**Entries supplied:**
# # # # #

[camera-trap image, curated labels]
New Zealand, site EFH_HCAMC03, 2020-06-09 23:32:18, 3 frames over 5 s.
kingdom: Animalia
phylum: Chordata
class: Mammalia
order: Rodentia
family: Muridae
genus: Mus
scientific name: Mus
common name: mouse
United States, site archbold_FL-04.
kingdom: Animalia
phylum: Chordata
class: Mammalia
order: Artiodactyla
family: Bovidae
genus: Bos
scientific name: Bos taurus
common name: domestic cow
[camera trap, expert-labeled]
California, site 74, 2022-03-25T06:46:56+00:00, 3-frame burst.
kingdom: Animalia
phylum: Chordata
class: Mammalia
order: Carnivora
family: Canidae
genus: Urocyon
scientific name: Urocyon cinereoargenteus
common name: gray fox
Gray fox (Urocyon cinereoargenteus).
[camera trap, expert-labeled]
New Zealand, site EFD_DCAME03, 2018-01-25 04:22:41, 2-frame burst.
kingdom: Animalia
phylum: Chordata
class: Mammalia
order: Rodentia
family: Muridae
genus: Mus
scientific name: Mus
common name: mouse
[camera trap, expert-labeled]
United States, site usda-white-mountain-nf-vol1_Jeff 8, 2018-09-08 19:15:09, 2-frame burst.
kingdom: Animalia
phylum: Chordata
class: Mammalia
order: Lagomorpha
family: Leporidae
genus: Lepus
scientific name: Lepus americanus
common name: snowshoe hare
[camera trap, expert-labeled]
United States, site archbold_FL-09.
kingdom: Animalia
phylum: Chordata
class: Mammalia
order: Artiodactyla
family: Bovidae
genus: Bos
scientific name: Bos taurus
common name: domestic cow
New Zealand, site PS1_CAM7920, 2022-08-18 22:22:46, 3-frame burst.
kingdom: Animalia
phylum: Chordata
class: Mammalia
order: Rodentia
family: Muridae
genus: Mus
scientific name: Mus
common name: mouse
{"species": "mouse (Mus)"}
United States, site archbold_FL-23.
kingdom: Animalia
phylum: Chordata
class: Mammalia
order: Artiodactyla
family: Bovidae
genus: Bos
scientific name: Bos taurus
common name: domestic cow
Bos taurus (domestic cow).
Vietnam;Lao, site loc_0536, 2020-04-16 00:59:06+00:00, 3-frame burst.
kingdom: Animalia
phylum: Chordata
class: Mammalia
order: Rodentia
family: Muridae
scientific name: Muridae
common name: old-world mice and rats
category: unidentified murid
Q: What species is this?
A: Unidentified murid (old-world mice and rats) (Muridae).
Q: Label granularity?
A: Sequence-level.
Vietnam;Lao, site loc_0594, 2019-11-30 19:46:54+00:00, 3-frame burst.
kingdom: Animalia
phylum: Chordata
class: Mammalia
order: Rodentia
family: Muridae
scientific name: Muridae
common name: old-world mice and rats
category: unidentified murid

# # # # #

**Exercise prompt:** The answer must consist of each line in the entries above that includes "Vietnam".

**Result below:**
Vietnam;Lao, site loc_0536, 2020-04-16 00:59:06+00:00, 3-frame burst.
Vietnam;Lao, site loc_0594, 2019-11-30 19:46:54+00:00, 3-frame burst.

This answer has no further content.